Ama bu ek gıdalardan da kaynaklanabilirdi değil mi? Ne yaparsak
yapalım Aras’ın kaka problemini çözemiyorduk. Pirinç, patates,
muz nedir bilmedi çocuk. 3 ay Duphalac kullandık, bırakınca aynı
tas aynı hamam.
Esas kabuslarımızın
başlaması tam olarak 10. Aya rast gelir. Aras kendi odasında kendi
kendine bütün gece uyuyan bir çocukken bir anda geceleri feryat
figan ağlayan, susmak için kucak arayan, bazen uyumamak için sabah
5’e kadar oyun oynamaktan gocunmayan bir çocuk oldu. 1 yaş
tetkiklerinde alerjiyi gösterebilecek bir bulguya rastladığını
çocuk alerjisi uzmanıyla görüşmemizin faydalı olacağını
söyledi. Biz alerji doktoru ararken Aras’a verdiğim Junior
mamanın ardından ertesi gün pipisi davul gibi şişti. Sünnetini
yapan doktorumuz durumun tamamen alerjik olduğunu söyledi.
İstanbul’da bir
doktor bulduk, 9 tüp kan alınan bir test yaptırdı ki hayatımın
en kötü deneyimi bu oldu diyebilirim. Test sonucunda ‘çocuğunuz
çok alerjik, sütü kesin, gluteni kesin,…’ dedi. Evimize
döndüğümüzde yıkılmıştık. Süt de gluten de temel gıdaların
içinde bulunuyordu. Üstüne birkaç tane meyve sebze de
yasaklanınca çocuğu neyle besleyeceğimiz şaşırdık. Yetmezmiş
gibi ilaç üstüne ilaç verdik. O yasak bu yasak, girdiğimiz her
ortamda herkes bize acımaya başlamıştı. Bu zorlukla 6 ay daha
geçirdik. Yaz tatilinde açık büfeden gördüklerinizi çocuğunuza
yedirememenin verdiği acıyı kimseye tarif edemem. O tatilden sonra
da canımıza tak etti ve başka bir alerji uzmanı bulduk. Ankara’da
Prof. Dr. Bülent Şekerel, Aras’ı o kadar güzel muayene etti ki,
9 tüplük kan tahlilinden sonra Aras’ta oluşan doktor fobisini de
yenerek bizim de içimize su serperek Aras’ın ciddi bir alerjik
problemi olmadığını söyledi. Bu kadar ağır bir diyete gerek
olmadığını, alerjisi varsa bile kısa süreli olarak
uzaklaştırarak çözülebileceğini, muhtemelen de çözüldüğünü,
aslında sorunumuzun cilt hassaslığı olarak özetlenebilecek
atopik dermatit olduğunu, Aras’ın canı ne istiyorsa
yedirebileceğimizi söyledi. Bülent Bey’in muayenehanesinden
çıktıktan sonra ilk işimiz Aras’a tadını bilmediği simit
almak oldu, o kadar mutlu oldu ve iştahla yedi ki çektiğim tüm
çileleri unuttum. Aras şimdi 23 aylık. 5 aydır ne isterse yiyor.

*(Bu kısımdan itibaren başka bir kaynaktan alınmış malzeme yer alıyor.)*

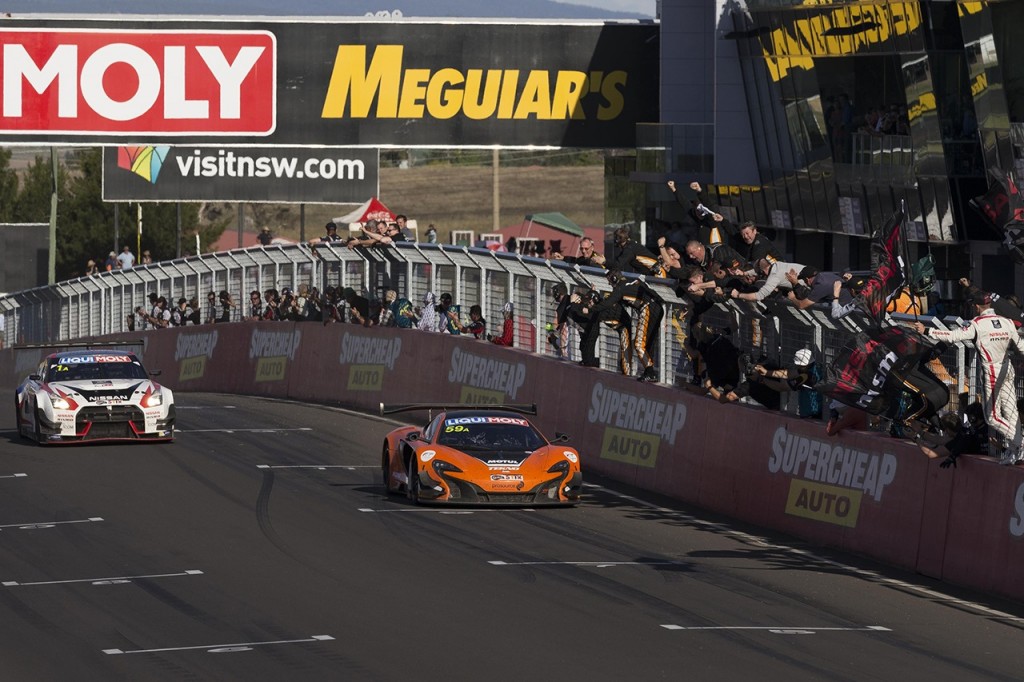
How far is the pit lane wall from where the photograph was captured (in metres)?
15.9

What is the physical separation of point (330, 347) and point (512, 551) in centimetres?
1684

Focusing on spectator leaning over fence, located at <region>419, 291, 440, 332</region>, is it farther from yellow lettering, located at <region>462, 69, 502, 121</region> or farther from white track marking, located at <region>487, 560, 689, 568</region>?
white track marking, located at <region>487, 560, 689, 568</region>

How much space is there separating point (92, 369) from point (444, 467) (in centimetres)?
817

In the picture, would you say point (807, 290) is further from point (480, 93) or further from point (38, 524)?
point (480, 93)

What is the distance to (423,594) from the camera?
1507cm

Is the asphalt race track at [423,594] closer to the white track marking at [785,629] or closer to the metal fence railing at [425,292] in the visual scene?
the white track marking at [785,629]

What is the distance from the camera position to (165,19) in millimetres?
41438

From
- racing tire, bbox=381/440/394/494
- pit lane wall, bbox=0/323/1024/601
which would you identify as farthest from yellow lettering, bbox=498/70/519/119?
racing tire, bbox=381/440/394/494

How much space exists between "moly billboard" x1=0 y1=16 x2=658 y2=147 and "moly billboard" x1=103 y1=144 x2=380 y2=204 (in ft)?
5.17

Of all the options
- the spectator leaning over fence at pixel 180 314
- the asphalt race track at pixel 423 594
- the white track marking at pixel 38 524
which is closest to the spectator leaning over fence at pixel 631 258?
the asphalt race track at pixel 423 594

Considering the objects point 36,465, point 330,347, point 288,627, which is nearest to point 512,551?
point 288,627

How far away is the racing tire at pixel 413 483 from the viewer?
2047 centimetres

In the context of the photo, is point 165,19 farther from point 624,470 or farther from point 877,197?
point 624,470

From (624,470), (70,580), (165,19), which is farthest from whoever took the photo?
(165,19)
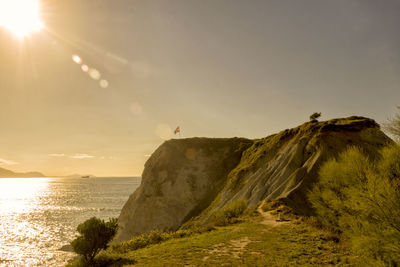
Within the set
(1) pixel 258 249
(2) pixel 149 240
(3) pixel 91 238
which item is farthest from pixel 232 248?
(3) pixel 91 238


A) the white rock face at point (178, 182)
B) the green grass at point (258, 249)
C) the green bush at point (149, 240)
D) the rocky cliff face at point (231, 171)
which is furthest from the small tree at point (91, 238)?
the white rock face at point (178, 182)

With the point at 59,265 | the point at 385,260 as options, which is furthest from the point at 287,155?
the point at 59,265

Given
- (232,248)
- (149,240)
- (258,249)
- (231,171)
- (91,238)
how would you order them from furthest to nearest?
(231,171) < (149,240) < (91,238) < (232,248) < (258,249)

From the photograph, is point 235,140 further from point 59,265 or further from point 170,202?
point 59,265

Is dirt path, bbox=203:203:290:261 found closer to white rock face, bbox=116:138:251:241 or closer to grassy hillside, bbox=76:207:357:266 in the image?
grassy hillside, bbox=76:207:357:266

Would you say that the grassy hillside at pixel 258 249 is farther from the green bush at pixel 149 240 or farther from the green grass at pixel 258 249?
the green bush at pixel 149 240

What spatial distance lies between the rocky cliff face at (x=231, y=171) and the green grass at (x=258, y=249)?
369 inches

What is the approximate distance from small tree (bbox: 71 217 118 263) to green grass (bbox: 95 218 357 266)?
1153 millimetres

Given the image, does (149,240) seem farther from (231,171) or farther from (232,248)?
(231,171)

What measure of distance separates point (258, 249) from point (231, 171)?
43325mm

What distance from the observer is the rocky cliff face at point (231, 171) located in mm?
31828

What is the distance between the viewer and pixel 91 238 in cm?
1719

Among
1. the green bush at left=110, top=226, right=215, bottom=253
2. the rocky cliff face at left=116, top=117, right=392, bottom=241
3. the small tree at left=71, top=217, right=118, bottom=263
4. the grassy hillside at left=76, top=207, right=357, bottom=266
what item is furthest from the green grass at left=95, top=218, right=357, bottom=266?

Kaka problemimiz de son buldu. Sadece tatlı şeyler tükettiği
zaman cildinde kızarıklılar oluyor ve o gece uyumuyor. Çocuklara
tatlı vermek zaten doğru değil ama ben hiç tatlı vermesem de
yolda görüp severken elindeki çikolatayı paylaşan insanlara ne
diyebilirim? Ya da babaannesi elleriyle kakaolu kek yaptıysa
yedirmeyelim mi şimdi? Sadece sürekli kontrol altında tutarak
miktarının aşırı olmamasına özen göstermek de yeterli oluyor.